## Task directions
Only the lines from the one containing "At what distance is" to the end of the records belong in the output; print them exactly.

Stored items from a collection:
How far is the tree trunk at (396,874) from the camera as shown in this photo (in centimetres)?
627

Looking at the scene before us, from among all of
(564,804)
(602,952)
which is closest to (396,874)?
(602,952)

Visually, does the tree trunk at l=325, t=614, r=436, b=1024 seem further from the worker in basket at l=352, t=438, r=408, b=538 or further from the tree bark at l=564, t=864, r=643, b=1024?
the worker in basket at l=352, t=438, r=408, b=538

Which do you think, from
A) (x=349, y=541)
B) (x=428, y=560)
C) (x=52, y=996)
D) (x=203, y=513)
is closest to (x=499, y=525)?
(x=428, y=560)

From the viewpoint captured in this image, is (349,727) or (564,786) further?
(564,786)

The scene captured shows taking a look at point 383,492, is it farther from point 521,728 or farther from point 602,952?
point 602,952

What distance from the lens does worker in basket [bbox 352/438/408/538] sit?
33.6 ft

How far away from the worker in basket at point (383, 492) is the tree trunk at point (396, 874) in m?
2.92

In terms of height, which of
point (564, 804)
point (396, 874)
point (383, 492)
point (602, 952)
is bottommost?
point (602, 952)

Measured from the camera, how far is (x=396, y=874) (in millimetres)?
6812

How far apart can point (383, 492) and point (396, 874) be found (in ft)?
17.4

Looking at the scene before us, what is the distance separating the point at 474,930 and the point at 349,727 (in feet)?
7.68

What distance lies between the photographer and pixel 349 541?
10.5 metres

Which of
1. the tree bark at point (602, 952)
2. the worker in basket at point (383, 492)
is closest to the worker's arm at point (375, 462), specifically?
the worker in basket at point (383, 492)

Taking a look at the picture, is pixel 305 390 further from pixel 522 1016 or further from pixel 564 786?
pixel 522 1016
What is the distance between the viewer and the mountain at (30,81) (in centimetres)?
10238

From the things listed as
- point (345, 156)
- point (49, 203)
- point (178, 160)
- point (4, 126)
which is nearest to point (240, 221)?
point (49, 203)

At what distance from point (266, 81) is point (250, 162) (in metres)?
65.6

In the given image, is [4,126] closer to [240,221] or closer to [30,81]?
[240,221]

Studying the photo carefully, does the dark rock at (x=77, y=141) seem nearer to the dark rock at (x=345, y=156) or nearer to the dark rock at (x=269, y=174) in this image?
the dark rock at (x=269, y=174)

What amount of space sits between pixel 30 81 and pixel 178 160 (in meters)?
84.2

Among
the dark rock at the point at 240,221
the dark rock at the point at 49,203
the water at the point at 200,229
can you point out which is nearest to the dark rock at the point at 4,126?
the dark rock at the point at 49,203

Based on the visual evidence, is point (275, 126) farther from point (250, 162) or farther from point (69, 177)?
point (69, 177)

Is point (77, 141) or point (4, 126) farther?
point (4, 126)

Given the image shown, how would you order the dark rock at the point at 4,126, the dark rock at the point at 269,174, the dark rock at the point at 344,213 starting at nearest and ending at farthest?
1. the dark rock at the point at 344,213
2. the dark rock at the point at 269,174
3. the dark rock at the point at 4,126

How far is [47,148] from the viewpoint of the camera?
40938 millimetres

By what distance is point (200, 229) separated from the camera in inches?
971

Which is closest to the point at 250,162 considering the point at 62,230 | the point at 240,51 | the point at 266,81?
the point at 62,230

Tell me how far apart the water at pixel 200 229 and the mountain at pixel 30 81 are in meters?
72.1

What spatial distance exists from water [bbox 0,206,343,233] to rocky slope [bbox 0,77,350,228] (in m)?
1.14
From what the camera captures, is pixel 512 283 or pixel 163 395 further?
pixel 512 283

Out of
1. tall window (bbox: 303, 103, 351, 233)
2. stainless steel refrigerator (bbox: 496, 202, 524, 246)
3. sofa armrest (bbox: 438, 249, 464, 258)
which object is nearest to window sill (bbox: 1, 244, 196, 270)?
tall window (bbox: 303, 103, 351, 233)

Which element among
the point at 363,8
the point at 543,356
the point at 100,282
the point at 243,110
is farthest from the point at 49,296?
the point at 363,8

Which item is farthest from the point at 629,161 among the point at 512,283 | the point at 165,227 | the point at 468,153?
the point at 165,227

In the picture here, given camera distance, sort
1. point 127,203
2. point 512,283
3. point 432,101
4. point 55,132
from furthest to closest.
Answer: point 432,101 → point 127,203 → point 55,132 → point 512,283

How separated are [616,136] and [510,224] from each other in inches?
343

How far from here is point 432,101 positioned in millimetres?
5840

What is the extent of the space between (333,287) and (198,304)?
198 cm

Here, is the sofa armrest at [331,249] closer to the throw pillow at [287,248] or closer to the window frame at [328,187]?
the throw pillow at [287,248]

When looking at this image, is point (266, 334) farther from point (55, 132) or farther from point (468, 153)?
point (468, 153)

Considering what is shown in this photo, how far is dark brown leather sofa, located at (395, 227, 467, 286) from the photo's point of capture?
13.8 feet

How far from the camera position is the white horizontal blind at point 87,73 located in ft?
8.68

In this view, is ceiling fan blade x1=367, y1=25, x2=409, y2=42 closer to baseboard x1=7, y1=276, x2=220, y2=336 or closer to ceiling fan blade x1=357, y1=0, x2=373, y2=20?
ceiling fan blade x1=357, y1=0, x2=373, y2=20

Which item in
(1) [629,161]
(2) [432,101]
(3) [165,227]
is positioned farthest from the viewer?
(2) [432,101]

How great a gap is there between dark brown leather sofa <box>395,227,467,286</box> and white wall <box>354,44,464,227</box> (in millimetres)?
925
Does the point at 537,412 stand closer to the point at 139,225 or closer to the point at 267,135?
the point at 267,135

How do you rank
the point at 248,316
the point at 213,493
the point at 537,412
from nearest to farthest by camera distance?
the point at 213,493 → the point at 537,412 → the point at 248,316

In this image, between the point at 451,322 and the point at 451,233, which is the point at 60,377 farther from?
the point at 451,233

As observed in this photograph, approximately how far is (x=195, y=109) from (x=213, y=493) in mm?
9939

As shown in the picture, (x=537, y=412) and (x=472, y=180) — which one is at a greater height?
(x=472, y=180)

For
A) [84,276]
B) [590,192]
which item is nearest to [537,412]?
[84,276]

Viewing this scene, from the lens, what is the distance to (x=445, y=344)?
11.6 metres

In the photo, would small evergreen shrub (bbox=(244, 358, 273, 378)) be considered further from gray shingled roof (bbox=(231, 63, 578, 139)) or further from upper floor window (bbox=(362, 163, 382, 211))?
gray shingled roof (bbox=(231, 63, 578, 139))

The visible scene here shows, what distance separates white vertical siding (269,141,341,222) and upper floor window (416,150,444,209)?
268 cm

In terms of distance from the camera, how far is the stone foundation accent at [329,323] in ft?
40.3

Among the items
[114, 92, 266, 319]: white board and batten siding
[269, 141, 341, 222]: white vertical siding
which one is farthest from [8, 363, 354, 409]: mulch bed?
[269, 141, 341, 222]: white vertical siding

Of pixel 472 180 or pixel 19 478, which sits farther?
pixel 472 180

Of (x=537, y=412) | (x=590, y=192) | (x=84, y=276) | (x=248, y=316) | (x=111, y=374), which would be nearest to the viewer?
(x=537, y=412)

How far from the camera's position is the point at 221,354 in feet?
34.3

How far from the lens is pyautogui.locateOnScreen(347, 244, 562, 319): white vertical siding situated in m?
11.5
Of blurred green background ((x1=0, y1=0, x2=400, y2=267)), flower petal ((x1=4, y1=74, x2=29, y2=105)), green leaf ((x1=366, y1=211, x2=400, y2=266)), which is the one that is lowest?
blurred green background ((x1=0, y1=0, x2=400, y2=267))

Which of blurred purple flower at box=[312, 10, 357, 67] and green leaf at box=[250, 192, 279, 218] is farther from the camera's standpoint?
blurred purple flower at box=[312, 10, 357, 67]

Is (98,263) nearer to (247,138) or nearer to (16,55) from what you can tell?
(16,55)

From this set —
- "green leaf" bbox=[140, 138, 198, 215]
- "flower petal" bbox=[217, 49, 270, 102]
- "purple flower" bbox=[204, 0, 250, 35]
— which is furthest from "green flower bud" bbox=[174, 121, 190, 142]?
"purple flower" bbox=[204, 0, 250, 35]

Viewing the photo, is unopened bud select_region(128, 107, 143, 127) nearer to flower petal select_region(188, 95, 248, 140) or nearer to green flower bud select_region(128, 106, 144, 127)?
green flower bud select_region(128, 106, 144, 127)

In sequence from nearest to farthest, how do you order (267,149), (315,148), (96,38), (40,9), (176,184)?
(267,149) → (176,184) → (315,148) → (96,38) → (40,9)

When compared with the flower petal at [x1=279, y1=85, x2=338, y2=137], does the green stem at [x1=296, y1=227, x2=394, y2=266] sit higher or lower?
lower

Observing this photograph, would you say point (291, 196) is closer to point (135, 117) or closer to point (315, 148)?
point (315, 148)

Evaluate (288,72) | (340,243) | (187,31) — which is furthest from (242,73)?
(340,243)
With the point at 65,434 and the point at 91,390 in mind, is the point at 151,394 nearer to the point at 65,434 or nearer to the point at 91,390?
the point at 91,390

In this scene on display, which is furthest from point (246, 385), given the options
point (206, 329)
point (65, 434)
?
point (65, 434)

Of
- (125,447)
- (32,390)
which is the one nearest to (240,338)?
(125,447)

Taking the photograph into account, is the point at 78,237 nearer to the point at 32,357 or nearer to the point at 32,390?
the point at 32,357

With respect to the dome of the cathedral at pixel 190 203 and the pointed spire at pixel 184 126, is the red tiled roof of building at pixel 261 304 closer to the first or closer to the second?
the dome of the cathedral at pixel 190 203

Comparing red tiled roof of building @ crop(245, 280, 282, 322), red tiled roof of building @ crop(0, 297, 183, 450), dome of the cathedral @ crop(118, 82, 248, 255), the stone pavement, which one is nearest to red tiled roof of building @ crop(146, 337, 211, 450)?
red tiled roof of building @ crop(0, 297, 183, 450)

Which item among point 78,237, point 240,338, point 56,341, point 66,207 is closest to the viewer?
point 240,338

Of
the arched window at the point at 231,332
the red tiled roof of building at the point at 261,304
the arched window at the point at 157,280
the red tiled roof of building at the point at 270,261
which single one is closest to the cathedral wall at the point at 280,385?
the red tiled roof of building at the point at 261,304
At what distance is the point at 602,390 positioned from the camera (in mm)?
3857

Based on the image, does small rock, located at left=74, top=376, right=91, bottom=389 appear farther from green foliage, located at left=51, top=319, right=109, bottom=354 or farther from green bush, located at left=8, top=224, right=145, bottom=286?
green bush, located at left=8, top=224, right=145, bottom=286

## Solution
At what distance is the point at 602,390 positioned from the camera (in mm)?
3857

Based on the image, does small rock, located at left=74, top=376, right=91, bottom=389 appear farther from green foliage, located at left=51, top=319, right=109, bottom=354 or farther from green bush, located at left=8, top=224, right=145, bottom=286?
green bush, located at left=8, top=224, right=145, bottom=286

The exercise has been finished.